Requirement A:
In the passage on pain medications, condense the paragraph beginning "Unlike acetaminophen, NSAIDs" into a short bulleted list that keeps its main facts.
Requirement B:
According to the passage on pain medications, what brand name is acetaminophen sold under?
Requirement C:
Write a continuation of the passage on pain medications, starting after its final sentence.

START Extract provided

Non-Opioid Pain Relievers

Non-opioid pain medicines are the most common medications used to treat pain. They are usually the first medications tried because they are generally considered safer than opioid (narcotic) medications. Non-opioid pain relievers include acetaminophen and nonsteroidal anti-inflammatory drugs (NSAIDs), such as ibuprofen, naproxen, diclofenac, and meloxicam.
Acetaminophen is marketed under the brand name Tylenol®. It is available over-the-counter (without a prescription), and also combined with stronger pain drugs as a prescription product. Acetaminophen is effective for reducing pain and fever, but it does not affect inflammation.
Unlike acetaminophen, NSAIDs have anti-inflammatory properties. They are available as both prescription and nonprescription products, depending on the strength and the particular NSAID. Although NSAIDs can be used safely in many people, they can cause ulcers and kidney problems, especially with long-term use. Therefore, many healthcare providers only recommend these drugs for short-term treatment.

Opioid Pain Medicines

If non-opioid pain medicines do not effectively control your pain, your healthcare provider may recommend switching to or adding an opioid. Opioids, also sometimes called narcotics, include codeine, hydrocodone, oxycodone, and morphine.
The decision to use an opioid for chronic pain should not be taken lightly, as these medications are not without risk. Extended use of opioids can lead to tolerance, which causes a person to need higher doses of the medicine over time. These higher doses can increase the risk for side effects.
Opioids can also cause other adverse effects, such as drowsiness, constipation, and sleep problems. In addition, although many people are effectively treated with these drugs without becoming addicted to them, all opioids carry the risk for addiction and abuse.

END Extract provided
START Dataset

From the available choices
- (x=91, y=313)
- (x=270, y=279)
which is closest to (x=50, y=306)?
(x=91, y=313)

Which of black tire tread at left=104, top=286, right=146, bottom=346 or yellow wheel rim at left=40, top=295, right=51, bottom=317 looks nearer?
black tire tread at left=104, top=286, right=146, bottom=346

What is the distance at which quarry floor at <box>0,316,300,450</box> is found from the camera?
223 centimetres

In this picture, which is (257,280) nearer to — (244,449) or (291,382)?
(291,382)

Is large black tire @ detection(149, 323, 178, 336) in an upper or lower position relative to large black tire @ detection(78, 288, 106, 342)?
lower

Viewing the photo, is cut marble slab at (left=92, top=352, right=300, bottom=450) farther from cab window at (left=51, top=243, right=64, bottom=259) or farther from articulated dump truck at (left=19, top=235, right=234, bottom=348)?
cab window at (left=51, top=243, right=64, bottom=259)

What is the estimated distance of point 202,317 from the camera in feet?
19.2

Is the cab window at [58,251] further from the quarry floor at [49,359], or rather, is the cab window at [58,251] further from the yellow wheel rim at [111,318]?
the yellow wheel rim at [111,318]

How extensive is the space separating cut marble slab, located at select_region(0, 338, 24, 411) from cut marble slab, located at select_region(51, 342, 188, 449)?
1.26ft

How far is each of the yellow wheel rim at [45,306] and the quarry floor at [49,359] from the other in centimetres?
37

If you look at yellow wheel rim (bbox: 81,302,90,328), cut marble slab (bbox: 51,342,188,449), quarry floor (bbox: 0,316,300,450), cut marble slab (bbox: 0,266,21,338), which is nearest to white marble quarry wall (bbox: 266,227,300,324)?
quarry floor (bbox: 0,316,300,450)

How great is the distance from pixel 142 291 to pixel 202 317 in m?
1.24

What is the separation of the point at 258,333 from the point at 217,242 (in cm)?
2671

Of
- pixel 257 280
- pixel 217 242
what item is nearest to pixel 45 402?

END Dataset

Final answer A:
- NSAIDs, unlike acetaminophen, reduce inflammation.
- They come in prescription and nonprescription forms, depending on strength and the specific drug.
- Many people can use them safely, but they can cause ulcers and kidney problems, especially with long-term use.
- For this reason, many healthcare providers recommend them only for short-term treatment.

Final answer B:
Acetaminophen is marketed under the brand name Tylenol®.

Final answer C:
Because of these risks, opioid treatment is generally reserved for people with moderate-to-severe chronic pain and should only be continued when the benefits of treatment outweigh the side effects and risks. Many people derive benefits from opioid treatment, including reduced pain, increased function, and improved quality of life. However, if these benefits are outweighed by serious side effects or addiction, a healthcare provider may recommend a different medication.
Tramadol is a unique medication that has opioid-like properties. Much like morphine, the drug binds to certain opioid receptors in the body known as μ ("mu") receptors. Tramadol was originally marketed as having little potential for abuse, and was approved by the U.S. Food and Drug Administration (FDA) as a noncontrolled medication. Unlike controlled substances, noncontrolled medications do not have strict regulations controlling their use.
However, since its approval, there have been numerous reports of abuse and addiction with tramadol. In response, several states have reclassified it as a controlled substance. It is still uncontrolled on the federal level, however.